In 2020, Ukrainian state-owned banks reduced their profit to UAH23.1bn ($832mn) compared with UAH34.2bn in 2019. Profit may have been down because of the epidemic, but PrivatBank accounted for almost two thirds of the entire sector’s profit (61.3%, or UAH25.3bn), according to the Ministry of Finance, while the state-owned export promotion bank, Ukreximbank, ended the last year with a loss of UAH5.6bn.

And the pressure on PrivatBank continues to increase. After Ukrainian President Volodymyr Zelenskiy gave an oligarch speech in March he has been turning the screws on the vested interests that have been working in Ukraine with impunity. The so-called anti-Kolomoisky banking law has already been passed, making it impossible for the local courts to return the bank to its former owner, and an oligarch law was submitted to the Rada at the start of June that will limit their contacts with government further.
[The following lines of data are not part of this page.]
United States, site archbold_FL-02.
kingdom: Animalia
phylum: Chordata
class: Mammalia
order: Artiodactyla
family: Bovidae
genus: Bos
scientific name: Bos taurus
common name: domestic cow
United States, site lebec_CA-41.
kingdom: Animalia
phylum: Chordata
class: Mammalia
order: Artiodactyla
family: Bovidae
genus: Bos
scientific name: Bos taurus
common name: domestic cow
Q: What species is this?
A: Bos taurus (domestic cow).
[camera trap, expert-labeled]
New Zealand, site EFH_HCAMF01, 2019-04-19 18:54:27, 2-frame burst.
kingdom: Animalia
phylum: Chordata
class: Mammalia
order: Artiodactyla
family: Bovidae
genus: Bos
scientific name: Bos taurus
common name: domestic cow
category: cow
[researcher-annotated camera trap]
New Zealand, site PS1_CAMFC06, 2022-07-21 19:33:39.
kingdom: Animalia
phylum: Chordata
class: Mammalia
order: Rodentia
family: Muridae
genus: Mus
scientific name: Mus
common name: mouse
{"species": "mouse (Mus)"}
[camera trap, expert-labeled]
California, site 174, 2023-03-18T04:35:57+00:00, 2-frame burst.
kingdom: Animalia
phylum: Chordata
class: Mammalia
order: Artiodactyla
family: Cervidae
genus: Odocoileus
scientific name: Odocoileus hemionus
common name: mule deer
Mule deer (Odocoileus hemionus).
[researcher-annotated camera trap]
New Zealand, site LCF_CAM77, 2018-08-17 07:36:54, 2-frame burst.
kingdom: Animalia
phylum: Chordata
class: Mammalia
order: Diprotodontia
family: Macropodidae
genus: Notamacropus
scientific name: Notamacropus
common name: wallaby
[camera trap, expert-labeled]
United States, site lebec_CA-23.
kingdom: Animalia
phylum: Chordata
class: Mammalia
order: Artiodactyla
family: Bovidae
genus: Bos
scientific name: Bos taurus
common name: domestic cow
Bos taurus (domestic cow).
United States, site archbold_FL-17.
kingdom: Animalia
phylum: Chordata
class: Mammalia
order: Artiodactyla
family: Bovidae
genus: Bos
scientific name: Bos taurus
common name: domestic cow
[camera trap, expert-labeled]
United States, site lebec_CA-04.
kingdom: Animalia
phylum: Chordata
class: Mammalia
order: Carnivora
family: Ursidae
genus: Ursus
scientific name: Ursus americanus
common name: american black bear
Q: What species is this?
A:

Since the start of this year several criminal cases have been brought against the former senior management of the bank and Ukraine’s Specialised Anti-Corruption Prosecutor's Office (SAPO) put the former head of PrivatBank's board, Oleksandr Dubilet, on the wanted list in connection to a criminal investigation into embezzlement in March.

Ultimately the state would like to sell PrivatBank, governor of the National Bank of Ukraine (NBU) Kyrylo Shevchenko told bne IntelliNews in an exclusive interview in June. However, he pointed out that it would be extremely difficult to sell a bank carrying big debts, even if they have been provisioned for (which they have).

“The privatisation of PrivatBank, which owns 20% of the Ukrainian banking market, will be of interest to the most prestigious international investors, including those from the United States and the European Union,” Shevchenko said. However, with over 70% of its loans non-performing it will take years to clean up its balance sheet.